§ Exercise instructions
1 - Decide whether each statement agrees with the forum thread about Singer 750 maintenance, answering yes or no for each and quoting the words of the thread that decide it. (a) The part is held in place by two screws from the bottom. (b) The other end of the part is forked. (c) The part is one of the parts for sale on the site.
2 - Write out a passage from the Singer 750 maintenance thread word for word, beginning at the words "I was way off" and stopping after "you ask nicely.".

§ Page excerpt
———

# Singer sewing machine 750 maintenance help



## electricdjinn (May 11, 2020)

Hello!
I have taken apart my Singer 750 to replace a gear. I managed to replace the gear, but on reassembly I have run in to one part i cannot get back where it belongs (I do not know exactly where one end of it belongs).

The part is a thin metal part about the size of a pickle fork. It is located on the lower right of the machine, held in place by one screw from the bottom. Immediately next to the screw a spring is attached which connects to something up near the lower stitch adjustment knob.

Here is the part I do not know: The other end of it is forked, and goes somewhere up near that same stitch adjustment knob, but I do not know where.

If someone has a 750 and is willing to take the front cover off and take a photo, that would save me! (And then I get to figure out how to sync the bobbin with the rest...)


----------



## joeten (Dec 4, 2008)

Have you looked at the manual for info https://www.singer.com/search/support?title=750


----------



## Corday (Mar 3, 2010)

All the individual parts are shown clearly here: https://www.singeronline.com/750.html
Once you find the part you can either assume where it goes or Singer will tell you.


----------



## electricdjinn (May 11, 2020)

It is not visible anywhere in the manual, nor is it one of the parts for sale on the site.


----------



## Corday (Mar 3, 2010)

Post a picture of it.


----------



## electricdjinn (May 11, 2020)

2 views of the part


----------



## Corday (Mar 3, 2010)

And the part.


----------



## electricdjinn (May 11, 2020)

The bracket with the "F" end.


----------



## Corday (Mar 3, 2010)

I was way off as I was thinking the middle one. With your pictures, I think Singer should be able to help, or even a local repair shop if you ask nicely.


----------

———

§ Stored records

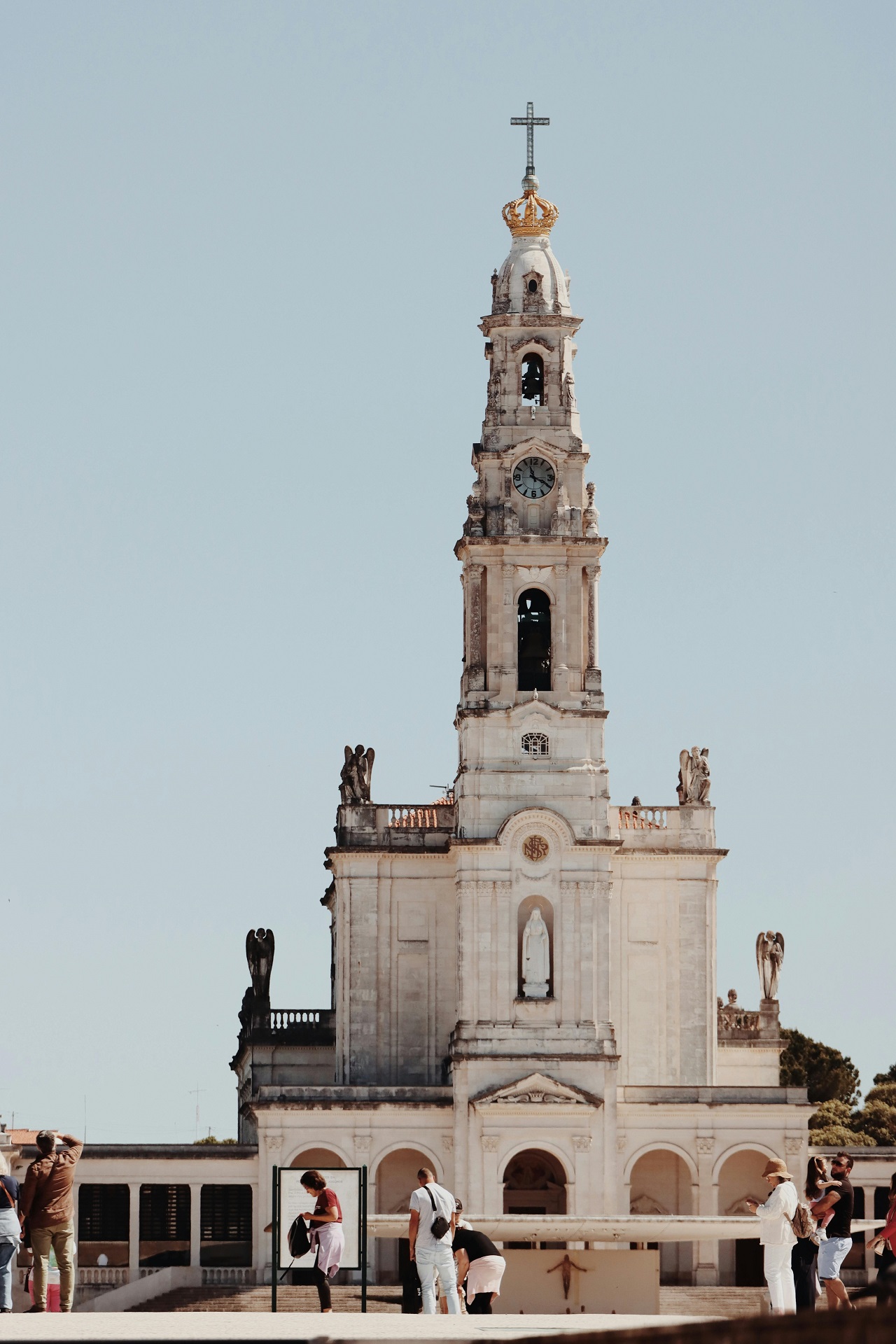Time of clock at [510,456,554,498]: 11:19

———

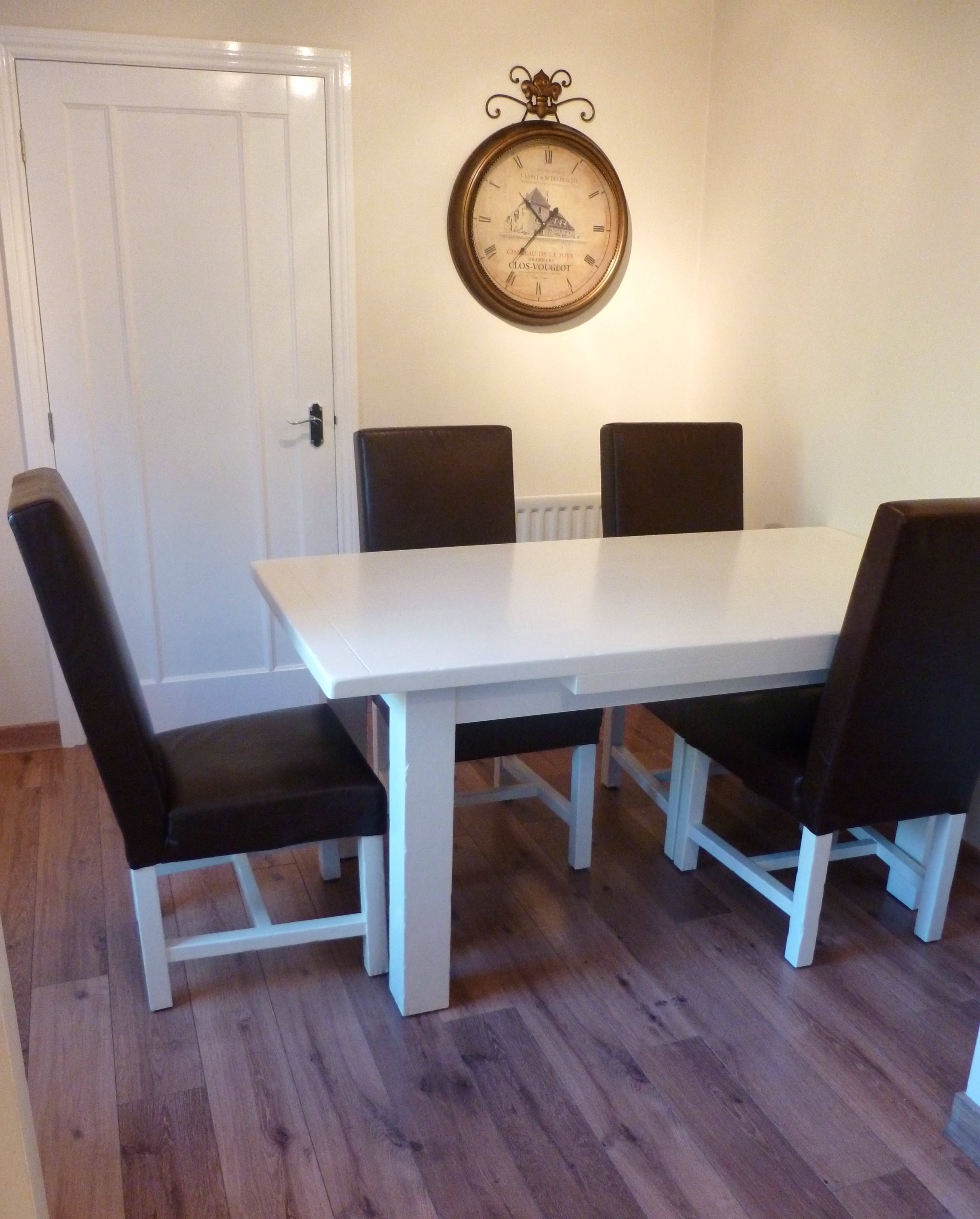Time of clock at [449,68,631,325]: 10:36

———

§ Response list
1 -
(a) No: "held in place by one screw from the bottom."
(b) Yes: "The other end of it is forked."
(c) No: "nor is it one of the parts for sale on the site."

2 -
I was way off as I was thinking the middle one. With your pictures, I think Singer should be able to help, or even a local repair shop if you ask nicely.